▶ [INSTRUCTIONS]
1. Repeat the passage from the Practically Imperfect essay word for word, starting with "At the time" and going on through "Dada, and NO!".
2. Condense the paragraph of the Practically Imperfect essay that begins "At the time we were born" into a short bulleted list that keeps its main facts.
3. Resume the Practically Imperfect essay after its final sentence and write the next part of it.

▶ [TEXT PROVIDED]
++++++++
Practically Imperfect

We remember the scene from Walt Disney’s Mary Poppins. The scene where Jane and Michaels Banks meet this whirlwind of a nanny. They’re in the nursery to which Mary Poppins pulls out a tape measure to see how the kids “measure up”. They challenge Mary Poppins to measure herself and she quips back, “Practically perfect in every way.”

It has been some time since I heard it. Dr. Paul David Tripp, What Did You Expect? Redeeming the realities of marriage, proposes a concept that I think we forget. Not verbatim, but here is what he says, “We expect perfection from a person that is already flawed and imperfect.” This is a phrase that I have quoted several times working with people in counseling sessions.

At the time we were born, we were told we were perfect. Until we hit that magic age of 2, now we’re being told NO!. Whatever the reason, NO! becomes a part of our vocabulary. Even at 2 years old, we can say Momma, Dada, and NO!

As we get older, the challenges of living practically perfect become harder and harder. Not that life is harder, it is more than the choices that we have to make get harder and harder. As teenagers, we are caught in the complex world of child and adult. Striving for independence while wishing for the protection and security of being a child has sometimes brought us.
++++++++
▶ [EXTRACTED ENTRIES]

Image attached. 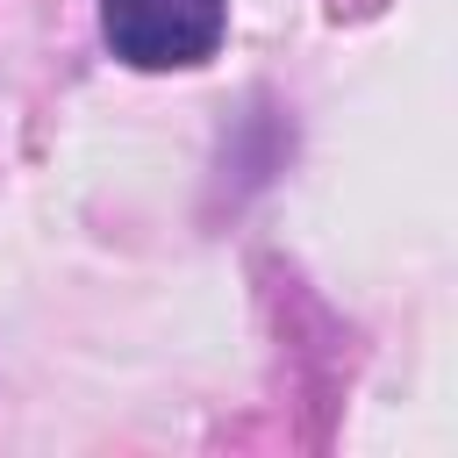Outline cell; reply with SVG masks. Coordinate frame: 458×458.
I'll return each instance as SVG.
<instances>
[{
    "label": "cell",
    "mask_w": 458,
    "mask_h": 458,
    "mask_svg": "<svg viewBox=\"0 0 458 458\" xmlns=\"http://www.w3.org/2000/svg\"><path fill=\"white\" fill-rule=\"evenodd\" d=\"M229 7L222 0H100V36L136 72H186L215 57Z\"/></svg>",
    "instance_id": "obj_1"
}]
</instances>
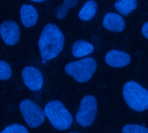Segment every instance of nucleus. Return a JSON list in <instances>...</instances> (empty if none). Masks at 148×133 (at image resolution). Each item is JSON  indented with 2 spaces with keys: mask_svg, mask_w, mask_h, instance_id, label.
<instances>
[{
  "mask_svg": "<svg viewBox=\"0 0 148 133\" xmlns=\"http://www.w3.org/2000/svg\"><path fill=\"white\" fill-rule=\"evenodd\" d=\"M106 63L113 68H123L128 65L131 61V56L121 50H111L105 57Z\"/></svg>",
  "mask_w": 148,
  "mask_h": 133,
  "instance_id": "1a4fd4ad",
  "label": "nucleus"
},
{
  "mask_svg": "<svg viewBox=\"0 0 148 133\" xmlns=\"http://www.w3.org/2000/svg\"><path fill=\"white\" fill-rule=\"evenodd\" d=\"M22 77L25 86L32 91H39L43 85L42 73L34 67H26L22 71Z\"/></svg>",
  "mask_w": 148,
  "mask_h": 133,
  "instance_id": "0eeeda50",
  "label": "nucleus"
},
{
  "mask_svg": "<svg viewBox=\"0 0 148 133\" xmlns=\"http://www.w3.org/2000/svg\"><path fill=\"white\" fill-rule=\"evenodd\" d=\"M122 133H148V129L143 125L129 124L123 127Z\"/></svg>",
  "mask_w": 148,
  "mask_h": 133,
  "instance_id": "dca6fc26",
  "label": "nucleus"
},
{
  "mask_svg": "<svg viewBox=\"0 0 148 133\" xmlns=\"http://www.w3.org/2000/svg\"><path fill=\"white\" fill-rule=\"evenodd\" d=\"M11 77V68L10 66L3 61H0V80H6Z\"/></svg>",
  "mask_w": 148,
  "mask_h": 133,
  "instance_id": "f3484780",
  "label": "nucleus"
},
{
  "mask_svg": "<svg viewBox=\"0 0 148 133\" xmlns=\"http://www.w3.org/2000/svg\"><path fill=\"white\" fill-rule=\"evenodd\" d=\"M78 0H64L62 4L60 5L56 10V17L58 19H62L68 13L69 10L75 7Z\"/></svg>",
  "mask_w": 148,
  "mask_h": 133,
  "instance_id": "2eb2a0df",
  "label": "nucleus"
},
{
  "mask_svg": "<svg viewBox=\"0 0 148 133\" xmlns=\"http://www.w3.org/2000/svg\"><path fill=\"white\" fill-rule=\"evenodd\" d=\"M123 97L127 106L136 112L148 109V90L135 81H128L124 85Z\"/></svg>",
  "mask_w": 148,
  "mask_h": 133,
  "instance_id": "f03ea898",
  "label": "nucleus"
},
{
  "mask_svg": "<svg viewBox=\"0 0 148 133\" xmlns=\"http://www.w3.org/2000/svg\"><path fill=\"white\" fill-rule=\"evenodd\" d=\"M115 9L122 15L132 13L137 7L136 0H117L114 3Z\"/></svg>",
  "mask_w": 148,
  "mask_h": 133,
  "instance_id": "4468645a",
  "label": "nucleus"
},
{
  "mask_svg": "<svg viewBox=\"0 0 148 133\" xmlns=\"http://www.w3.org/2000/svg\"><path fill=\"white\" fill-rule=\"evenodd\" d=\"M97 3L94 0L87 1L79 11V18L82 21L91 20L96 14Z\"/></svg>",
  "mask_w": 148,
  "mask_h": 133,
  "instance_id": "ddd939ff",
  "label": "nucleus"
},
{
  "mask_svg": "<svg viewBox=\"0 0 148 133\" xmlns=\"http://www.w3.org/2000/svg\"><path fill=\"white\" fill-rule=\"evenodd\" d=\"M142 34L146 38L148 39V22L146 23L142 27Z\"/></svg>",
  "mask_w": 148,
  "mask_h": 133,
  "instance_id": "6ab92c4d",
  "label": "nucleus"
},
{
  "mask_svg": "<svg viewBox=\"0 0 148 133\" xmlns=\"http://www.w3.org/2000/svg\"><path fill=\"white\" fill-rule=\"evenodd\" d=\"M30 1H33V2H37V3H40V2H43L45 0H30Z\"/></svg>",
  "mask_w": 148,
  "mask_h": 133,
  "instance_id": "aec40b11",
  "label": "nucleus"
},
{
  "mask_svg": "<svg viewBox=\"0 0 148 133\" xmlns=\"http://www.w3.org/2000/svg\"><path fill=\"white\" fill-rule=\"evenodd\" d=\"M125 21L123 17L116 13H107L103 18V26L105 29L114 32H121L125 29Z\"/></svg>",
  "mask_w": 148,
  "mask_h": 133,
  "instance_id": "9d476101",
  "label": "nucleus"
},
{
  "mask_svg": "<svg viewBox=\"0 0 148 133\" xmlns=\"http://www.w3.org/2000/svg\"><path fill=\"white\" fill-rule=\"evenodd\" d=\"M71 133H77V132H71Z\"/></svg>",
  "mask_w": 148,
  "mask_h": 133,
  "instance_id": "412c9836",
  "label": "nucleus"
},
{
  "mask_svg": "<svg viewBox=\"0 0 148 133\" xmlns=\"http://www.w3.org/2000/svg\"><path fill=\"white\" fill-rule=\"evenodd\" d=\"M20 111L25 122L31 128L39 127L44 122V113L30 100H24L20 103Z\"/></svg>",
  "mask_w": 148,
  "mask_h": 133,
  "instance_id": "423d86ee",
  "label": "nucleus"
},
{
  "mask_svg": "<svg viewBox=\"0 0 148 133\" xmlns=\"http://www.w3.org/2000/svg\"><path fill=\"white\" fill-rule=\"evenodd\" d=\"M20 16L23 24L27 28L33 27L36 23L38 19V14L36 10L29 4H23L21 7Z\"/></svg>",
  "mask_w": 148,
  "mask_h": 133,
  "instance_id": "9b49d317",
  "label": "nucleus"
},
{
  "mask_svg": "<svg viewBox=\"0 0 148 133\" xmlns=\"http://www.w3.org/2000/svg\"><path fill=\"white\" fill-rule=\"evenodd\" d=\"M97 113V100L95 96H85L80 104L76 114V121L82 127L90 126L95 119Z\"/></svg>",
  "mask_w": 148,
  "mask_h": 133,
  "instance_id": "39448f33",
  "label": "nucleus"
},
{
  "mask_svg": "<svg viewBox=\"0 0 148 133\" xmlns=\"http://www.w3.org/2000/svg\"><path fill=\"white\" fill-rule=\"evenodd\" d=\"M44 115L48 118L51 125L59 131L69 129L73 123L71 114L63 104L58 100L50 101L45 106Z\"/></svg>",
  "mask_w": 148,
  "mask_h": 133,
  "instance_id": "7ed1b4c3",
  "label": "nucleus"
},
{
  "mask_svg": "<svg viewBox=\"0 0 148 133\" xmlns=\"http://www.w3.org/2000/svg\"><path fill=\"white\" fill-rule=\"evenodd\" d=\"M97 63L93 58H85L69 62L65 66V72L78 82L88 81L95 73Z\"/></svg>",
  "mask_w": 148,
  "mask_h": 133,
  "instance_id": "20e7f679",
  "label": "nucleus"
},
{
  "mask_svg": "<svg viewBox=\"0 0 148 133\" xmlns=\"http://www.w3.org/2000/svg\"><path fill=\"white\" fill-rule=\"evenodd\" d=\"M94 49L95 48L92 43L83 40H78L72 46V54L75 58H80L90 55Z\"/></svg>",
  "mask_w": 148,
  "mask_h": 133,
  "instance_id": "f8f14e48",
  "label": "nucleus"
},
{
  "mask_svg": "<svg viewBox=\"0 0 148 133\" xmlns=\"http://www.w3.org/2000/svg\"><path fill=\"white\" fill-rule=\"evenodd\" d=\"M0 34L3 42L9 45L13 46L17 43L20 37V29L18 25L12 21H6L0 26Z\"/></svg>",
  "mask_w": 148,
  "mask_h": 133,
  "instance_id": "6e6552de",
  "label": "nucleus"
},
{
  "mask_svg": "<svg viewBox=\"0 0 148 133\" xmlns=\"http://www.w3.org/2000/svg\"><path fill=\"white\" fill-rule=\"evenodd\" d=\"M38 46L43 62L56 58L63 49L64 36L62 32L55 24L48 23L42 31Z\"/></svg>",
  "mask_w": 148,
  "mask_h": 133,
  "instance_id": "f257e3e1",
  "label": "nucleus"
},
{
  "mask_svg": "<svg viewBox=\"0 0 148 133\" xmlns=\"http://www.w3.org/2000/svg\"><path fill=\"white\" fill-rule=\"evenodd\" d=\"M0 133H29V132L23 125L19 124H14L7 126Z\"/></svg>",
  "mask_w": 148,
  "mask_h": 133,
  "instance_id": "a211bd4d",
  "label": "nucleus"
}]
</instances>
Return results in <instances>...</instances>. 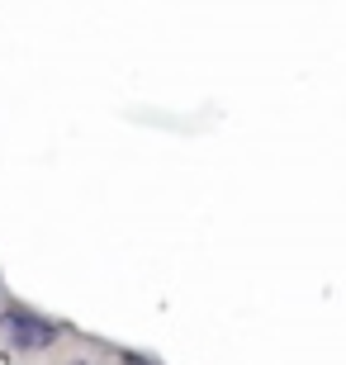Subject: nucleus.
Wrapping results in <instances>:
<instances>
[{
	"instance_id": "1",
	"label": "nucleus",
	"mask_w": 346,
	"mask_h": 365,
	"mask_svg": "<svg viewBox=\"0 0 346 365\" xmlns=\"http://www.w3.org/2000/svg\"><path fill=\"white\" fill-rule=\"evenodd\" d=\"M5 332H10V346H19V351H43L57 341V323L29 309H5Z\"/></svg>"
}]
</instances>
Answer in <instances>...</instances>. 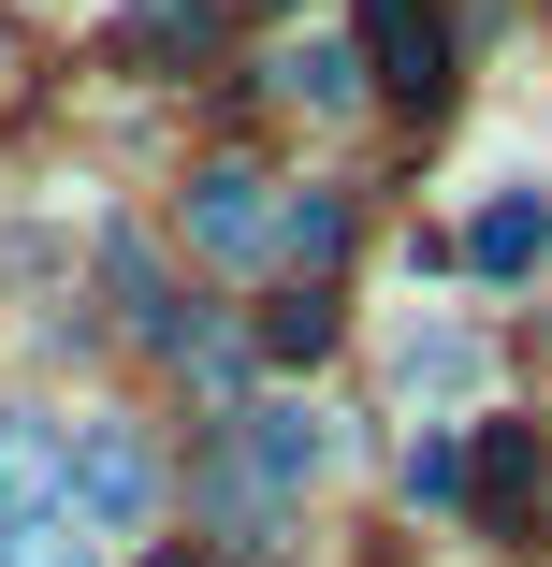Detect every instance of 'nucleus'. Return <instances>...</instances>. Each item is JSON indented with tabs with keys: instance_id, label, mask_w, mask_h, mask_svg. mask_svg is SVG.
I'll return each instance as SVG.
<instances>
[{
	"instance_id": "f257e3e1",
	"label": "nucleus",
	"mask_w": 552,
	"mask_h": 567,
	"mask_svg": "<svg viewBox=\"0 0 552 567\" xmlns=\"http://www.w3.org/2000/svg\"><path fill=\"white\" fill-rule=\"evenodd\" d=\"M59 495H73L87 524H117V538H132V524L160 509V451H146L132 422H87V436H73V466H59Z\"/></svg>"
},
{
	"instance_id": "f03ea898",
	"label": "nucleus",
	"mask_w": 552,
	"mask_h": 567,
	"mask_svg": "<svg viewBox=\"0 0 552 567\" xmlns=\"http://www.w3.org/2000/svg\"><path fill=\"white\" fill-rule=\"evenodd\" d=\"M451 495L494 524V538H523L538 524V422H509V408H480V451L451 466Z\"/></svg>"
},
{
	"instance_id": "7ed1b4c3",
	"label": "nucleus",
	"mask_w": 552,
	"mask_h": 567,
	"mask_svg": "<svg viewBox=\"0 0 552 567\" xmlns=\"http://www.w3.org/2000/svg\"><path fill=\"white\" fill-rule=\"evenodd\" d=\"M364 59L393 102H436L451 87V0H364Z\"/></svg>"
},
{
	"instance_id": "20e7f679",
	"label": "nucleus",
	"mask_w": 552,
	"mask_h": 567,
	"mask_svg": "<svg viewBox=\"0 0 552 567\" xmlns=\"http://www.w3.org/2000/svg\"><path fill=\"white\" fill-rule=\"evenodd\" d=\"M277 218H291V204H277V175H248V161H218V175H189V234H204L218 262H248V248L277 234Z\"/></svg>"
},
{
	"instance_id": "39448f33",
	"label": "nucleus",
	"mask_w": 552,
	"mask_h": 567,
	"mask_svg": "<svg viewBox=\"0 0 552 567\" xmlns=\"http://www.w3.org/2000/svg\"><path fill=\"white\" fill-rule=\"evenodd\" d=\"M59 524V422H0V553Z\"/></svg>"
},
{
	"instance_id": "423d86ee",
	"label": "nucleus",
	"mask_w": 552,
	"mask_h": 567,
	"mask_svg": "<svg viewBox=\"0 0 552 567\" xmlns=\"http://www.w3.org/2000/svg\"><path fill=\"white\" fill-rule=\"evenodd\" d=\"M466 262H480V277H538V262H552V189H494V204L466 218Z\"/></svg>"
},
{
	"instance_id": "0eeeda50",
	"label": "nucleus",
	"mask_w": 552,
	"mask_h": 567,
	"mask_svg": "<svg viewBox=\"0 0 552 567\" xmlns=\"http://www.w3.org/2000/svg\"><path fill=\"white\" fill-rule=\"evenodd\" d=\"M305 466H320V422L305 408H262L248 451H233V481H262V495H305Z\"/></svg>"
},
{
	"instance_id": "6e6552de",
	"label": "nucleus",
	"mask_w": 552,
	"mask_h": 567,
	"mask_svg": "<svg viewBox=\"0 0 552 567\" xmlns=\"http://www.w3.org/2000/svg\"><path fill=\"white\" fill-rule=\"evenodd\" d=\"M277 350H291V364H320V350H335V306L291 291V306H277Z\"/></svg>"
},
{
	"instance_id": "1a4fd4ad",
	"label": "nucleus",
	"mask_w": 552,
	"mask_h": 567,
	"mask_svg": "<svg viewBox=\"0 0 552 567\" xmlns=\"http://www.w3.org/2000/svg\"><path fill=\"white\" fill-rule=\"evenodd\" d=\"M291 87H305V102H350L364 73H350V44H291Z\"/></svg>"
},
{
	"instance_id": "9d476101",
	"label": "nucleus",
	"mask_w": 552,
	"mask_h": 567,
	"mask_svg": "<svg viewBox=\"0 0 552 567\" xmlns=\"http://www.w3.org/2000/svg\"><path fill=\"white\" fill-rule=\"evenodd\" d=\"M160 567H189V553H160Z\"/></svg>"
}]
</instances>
++++++++
▶ [SOLVED PROBLEMS]
1.
At the time we were born, we were told we were perfect. Until we hit that magic age of 2, now we’re being told NO!. Whatever the reason, NO! becomes a part of our vocabulary. Even at 2 years old, we can say Momma, Dada, and NO!

2.
- At birth, we were told we were perfect.
- Around age 2, we begin to be told "NO!"
- Whatever the reason, "NO!" becomes part of our vocabulary.
- Even at 2, we can say "Momma," "Dada," and "NO!"

3.
We even wrestle with our anxiety and stress from pressure that would place on self. “We have to be perfect! Our grades can’t suffer! We have an image to present!” While internally, we struggle with positive self worth, liking ourselves.

Then, we get older. Possibly go off to college or working in a trade. We start to date and develop relationships. We marry. We carry the weight of what a relationship should look like. We may even place some unwritten and unspoken expectations on ourselves and our partner. When those are violated or broken, our response can lead to feeling broken in the relationship.

Then, Paul steps in with some help to remind us that there can be one aspect of how we view self that can also help us as we look at all relationships.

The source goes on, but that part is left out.